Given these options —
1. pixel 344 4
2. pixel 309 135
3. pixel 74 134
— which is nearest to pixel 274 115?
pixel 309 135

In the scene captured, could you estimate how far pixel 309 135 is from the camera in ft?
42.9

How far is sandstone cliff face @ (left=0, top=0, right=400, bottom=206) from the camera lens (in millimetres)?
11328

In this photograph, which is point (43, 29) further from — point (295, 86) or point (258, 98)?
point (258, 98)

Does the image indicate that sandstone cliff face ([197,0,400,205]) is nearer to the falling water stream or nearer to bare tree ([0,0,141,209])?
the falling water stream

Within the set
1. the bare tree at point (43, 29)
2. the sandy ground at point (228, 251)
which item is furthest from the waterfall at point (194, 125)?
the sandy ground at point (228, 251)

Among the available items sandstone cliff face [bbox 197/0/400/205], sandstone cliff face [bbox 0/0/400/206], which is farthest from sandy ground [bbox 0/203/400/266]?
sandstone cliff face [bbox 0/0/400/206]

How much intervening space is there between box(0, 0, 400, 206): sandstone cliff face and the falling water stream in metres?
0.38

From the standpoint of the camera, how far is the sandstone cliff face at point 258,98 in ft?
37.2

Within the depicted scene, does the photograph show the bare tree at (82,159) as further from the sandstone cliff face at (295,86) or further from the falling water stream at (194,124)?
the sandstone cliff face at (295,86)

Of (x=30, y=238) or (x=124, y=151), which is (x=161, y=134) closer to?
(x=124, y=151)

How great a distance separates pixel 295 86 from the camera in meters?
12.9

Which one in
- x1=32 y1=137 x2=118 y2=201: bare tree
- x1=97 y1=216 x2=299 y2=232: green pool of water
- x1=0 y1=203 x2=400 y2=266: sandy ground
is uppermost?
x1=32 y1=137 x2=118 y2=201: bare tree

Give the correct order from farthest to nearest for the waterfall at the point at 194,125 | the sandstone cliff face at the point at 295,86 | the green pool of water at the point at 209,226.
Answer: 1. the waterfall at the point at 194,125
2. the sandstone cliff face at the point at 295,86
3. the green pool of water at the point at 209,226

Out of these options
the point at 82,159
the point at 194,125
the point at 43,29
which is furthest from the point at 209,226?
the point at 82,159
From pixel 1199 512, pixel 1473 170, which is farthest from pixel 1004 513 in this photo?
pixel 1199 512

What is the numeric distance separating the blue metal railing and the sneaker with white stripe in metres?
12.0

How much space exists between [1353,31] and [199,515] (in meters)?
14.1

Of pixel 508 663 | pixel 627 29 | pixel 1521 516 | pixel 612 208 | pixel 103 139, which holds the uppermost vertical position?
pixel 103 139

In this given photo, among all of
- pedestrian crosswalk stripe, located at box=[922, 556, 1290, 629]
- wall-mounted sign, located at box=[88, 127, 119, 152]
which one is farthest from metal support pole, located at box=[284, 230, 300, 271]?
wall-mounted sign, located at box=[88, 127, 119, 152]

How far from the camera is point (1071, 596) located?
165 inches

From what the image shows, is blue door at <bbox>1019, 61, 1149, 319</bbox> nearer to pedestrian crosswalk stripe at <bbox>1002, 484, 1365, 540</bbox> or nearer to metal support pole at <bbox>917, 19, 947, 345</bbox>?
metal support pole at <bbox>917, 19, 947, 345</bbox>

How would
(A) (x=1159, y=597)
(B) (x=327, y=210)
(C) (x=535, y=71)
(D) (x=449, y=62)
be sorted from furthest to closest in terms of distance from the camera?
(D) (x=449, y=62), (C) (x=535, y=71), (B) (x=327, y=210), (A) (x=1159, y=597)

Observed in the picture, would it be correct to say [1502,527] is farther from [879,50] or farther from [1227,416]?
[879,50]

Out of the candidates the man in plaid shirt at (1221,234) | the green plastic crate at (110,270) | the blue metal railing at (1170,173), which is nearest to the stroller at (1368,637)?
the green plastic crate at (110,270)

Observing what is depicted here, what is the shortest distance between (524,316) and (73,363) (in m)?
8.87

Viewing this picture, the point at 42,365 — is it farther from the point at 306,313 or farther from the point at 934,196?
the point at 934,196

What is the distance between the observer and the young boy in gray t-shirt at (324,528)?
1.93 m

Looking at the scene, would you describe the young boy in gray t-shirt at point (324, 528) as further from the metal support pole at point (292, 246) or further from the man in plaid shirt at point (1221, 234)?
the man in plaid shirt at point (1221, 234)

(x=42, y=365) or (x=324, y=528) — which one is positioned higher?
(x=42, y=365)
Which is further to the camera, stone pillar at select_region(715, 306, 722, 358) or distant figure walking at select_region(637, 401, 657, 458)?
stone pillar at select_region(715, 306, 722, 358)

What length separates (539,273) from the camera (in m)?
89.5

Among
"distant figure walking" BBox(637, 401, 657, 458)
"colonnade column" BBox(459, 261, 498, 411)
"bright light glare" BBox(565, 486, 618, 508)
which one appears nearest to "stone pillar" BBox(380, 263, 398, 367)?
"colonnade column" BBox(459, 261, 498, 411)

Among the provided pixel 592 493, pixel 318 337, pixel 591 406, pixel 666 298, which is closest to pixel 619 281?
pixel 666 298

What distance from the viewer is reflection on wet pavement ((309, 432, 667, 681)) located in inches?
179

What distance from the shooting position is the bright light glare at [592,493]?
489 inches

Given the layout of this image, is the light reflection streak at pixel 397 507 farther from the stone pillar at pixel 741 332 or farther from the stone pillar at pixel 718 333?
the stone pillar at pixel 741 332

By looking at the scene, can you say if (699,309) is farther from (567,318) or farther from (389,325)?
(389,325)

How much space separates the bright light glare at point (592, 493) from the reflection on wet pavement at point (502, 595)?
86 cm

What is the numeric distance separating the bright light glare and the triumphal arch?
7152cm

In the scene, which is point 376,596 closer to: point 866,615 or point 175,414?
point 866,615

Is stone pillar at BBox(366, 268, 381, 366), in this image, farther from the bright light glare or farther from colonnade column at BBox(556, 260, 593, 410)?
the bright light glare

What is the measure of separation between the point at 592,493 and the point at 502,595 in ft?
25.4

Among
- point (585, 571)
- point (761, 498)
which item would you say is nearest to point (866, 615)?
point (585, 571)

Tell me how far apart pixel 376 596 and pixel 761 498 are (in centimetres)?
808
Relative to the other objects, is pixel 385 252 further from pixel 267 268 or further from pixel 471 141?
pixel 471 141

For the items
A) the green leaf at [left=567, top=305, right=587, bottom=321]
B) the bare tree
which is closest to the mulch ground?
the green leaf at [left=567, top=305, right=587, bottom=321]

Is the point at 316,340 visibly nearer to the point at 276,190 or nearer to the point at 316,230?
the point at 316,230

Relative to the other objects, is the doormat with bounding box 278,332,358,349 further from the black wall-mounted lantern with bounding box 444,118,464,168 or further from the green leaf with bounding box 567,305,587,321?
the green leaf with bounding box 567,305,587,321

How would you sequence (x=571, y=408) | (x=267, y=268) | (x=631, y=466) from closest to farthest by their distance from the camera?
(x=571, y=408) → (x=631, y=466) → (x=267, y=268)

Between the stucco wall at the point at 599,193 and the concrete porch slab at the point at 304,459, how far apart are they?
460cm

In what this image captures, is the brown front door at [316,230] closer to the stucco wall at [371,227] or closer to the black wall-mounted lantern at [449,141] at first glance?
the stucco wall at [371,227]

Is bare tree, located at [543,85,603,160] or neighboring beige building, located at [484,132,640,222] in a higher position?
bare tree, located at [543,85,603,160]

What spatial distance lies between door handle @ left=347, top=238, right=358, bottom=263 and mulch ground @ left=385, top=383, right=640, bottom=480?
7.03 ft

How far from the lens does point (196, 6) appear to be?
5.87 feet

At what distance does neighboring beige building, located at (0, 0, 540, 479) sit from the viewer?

## WHAT THE EXERCISE ASKS
Return every record, word for word.

## ANSWER BELOW
Given these options —
1. pixel 344 4
2. pixel 309 135
3. pixel 74 134
— which is nearest to pixel 274 115?
pixel 309 135

In the scene captured, could you estimate how far pixel 309 135 is from the camera in ft?
42.9

How far is sandstone cliff face @ (left=0, top=0, right=400, bottom=206) from the camera lens (in millimetres)?
11328

In this photograph, which is point (43, 29) further from — point (295, 86) or point (258, 98)?
point (258, 98)

Does the image indicate that sandstone cliff face ([197,0,400,205]) is nearer to the falling water stream or nearer to bare tree ([0,0,141,209])?
the falling water stream

Within the set
1. the bare tree at point (43, 29)
2. the sandy ground at point (228, 251)
which item is furthest from the waterfall at point (194, 125)?
the sandy ground at point (228, 251)

Among the available items sandstone cliff face [bbox 197/0/400/205], sandstone cliff face [bbox 0/0/400/206], which is farthest from sandy ground [bbox 0/203/400/266]?
sandstone cliff face [bbox 0/0/400/206]

How much intervening space is there between box(0, 0, 400, 206): sandstone cliff face and the falling water stream in metres?
0.38

From the standpoint of the camera, how far is the sandstone cliff face at point 258,98 in ft?
37.2

Within the depicted scene, does the photograph show the bare tree at (82,159) as further from the sandstone cliff face at (295,86) or further from the falling water stream at (194,124)?
the sandstone cliff face at (295,86)

Of (x=30, y=238) or (x=124, y=151), which is (x=161, y=134) closer to?
(x=124, y=151)

How great a distance separates pixel 295 86 from the camera in meters?
12.9

Which one in
- x1=32 y1=137 x2=118 y2=201: bare tree
- x1=97 y1=216 x2=299 y2=232: green pool of water
- x1=0 y1=203 x2=400 y2=266: sandy ground
is uppermost?
x1=32 y1=137 x2=118 y2=201: bare tree

Give the correct order from farthest to nearest for the waterfall at the point at 194,125 | the sandstone cliff face at the point at 295,86 | the green pool of water at the point at 209,226.
Answer: 1. the waterfall at the point at 194,125
2. the sandstone cliff face at the point at 295,86
3. the green pool of water at the point at 209,226

Out of these options
the point at 82,159
the point at 194,125
the point at 43,29
which is furthest from the point at 209,226?
the point at 82,159
From pixel 1199 512, pixel 1473 170, which is farthest from pixel 1004 513 in this photo?
pixel 1199 512

What is the numeric distance separating the blue metal railing and the sneaker with white stripe in metres?
12.0

How much space exists between [1353,31] and [199,515] (in meters)?
14.1

Of pixel 508 663 | pixel 627 29 | pixel 1521 516 | pixel 612 208 | pixel 103 139, which holds the uppermost vertical position?
pixel 103 139

In this given photo, among all of
- pedestrian crosswalk stripe, located at box=[922, 556, 1290, 629]
- wall-mounted sign, located at box=[88, 127, 119, 152]
which one is farthest from metal support pole, located at box=[284, 230, 300, 271]?
wall-mounted sign, located at box=[88, 127, 119, 152]

How far from the camera is point (1071, 596) located?
165 inches

From what the image shows, is blue door at <bbox>1019, 61, 1149, 319</bbox> nearer to pedestrian crosswalk stripe at <bbox>1002, 484, 1365, 540</bbox> or nearer to metal support pole at <bbox>917, 19, 947, 345</bbox>?
metal support pole at <bbox>917, 19, 947, 345</bbox>

How would
(A) (x=1159, y=597)
(B) (x=327, y=210)
(C) (x=535, y=71)
(D) (x=449, y=62)
be sorted from furthest to closest in terms of distance from the camera?
(D) (x=449, y=62), (C) (x=535, y=71), (B) (x=327, y=210), (A) (x=1159, y=597)

Observed in the picture, would it be correct to say [1502,527] is farther from [879,50] or farther from [1227,416]?
[879,50]

Out of the candidates the man in plaid shirt at (1221,234) | the green plastic crate at (110,270) | the blue metal railing at (1170,173), which is nearest to the stroller at (1368,637)?
the green plastic crate at (110,270)

Observing what is depicted here, what is the shortest distance between (524,316) and (73,363) (in m)?
8.87

Viewing this picture, the point at 42,365 — is it farther from the point at 306,313 or farther from the point at 934,196?
the point at 934,196

What is the distance between the observer and the young boy in gray t-shirt at (324,528)?
1.93 m

Looking at the scene, would you describe the young boy in gray t-shirt at point (324, 528) as further from the metal support pole at point (292, 246) or further from the man in plaid shirt at point (1221, 234)?
the man in plaid shirt at point (1221, 234)

(x=42, y=365) or (x=324, y=528) — which one is positioned higher?
(x=42, y=365)
Which is further to the camera, stone pillar at select_region(715, 306, 722, 358) or distant figure walking at select_region(637, 401, 657, 458)?
stone pillar at select_region(715, 306, 722, 358)

What length separates (539,273) from the camera (in m)?
89.5

Among
"distant figure walking" BBox(637, 401, 657, 458)
"colonnade column" BBox(459, 261, 498, 411)
"bright light glare" BBox(565, 486, 618, 508)
which one appears nearest to "stone pillar" BBox(380, 263, 398, 367)?
"colonnade column" BBox(459, 261, 498, 411)

Among the provided pixel 592 493, pixel 318 337, pixel 591 406, pixel 666 298, which is closest to pixel 619 281?
pixel 666 298

What distance from the viewer is reflection on wet pavement ((309, 432, 667, 681)) located in inches?
179

What distance from the shooting position is the bright light glare at [592,493]?
489 inches

Given the layout of this image, is the light reflection streak at pixel 397 507 farther from the stone pillar at pixel 741 332 or farther from the stone pillar at pixel 718 333?
the stone pillar at pixel 741 332

By looking at the scene, can you say if (699,309) is farther from (567,318) or farther from (389,325)?
(389,325)

How much space separates the bright light glare at point (592, 493) from the reflection on wet pavement at point (502, 595)?
86 cm

What is the numeric distance separating the bright light glare and the triumphal arch?
7152cm

In the scene, which is point 376,596 closer to: point 866,615 or point 175,414?
point 866,615

Is stone pillar at BBox(366, 268, 381, 366), in this image, farther from the bright light glare or farther from colonnade column at BBox(556, 260, 593, 410)?
the bright light glare

What is the measure of separation between the point at 592,493 and the point at 502,595 in ft?
25.4

Among
- point (585, 571)
- point (761, 498)
which item would you say is nearest to point (866, 615)?
point (585, 571)

Tell me how far apart pixel 376 596 and pixel 761 498 are (in centimetres)?
808
Relative to the other objects, is pixel 385 252 further from pixel 267 268 or further from pixel 471 141?
pixel 471 141

For the items
A) the green leaf at [left=567, top=305, right=587, bottom=321]
B) the bare tree
which is closest to the mulch ground?
the green leaf at [left=567, top=305, right=587, bottom=321]

Is the point at 316,340 visibly nearer to the point at 276,190 or nearer to the point at 316,230?
the point at 316,230

Relative to the other objects, is the doormat with bounding box 278,332,358,349 further from the black wall-mounted lantern with bounding box 444,118,464,168 or further from the green leaf with bounding box 567,305,587,321?
the green leaf with bounding box 567,305,587,321

How would you sequence (x=571, y=408) | (x=267, y=268) | (x=631, y=466) from closest to farthest by their distance from the camera?
(x=571, y=408) → (x=631, y=466) → (x=267, y=268)

Between the stucco wall at the point at 599,193 and the concrete porch slab at the point at 304,459, how far apart are they?
460cm

In what this image captures, is the brown front door at [316,230] closer to the stucco wall at [371,227] or closer to the black wall-mounted lantern at [449,141] at first glance?
the stucco wall at [371,227]

Is bare tree, located at [543,85,603,160] or neighboring beige building, located at [484,132,640,222] in a higher position?
bare tree, located at [543,85,603,160]

What spatial distance lies between door handle @ left=347, top=238, right=358, bottom=263 and mulch ground @ left=385, top=383, right=640, bottom=480?
7.03 ft

How far from the lens does point (196, 6) appear to be?
5.87 feet

At what distance does neighboring beige building, located at (0, 0, 540, 479) sit from the viewer?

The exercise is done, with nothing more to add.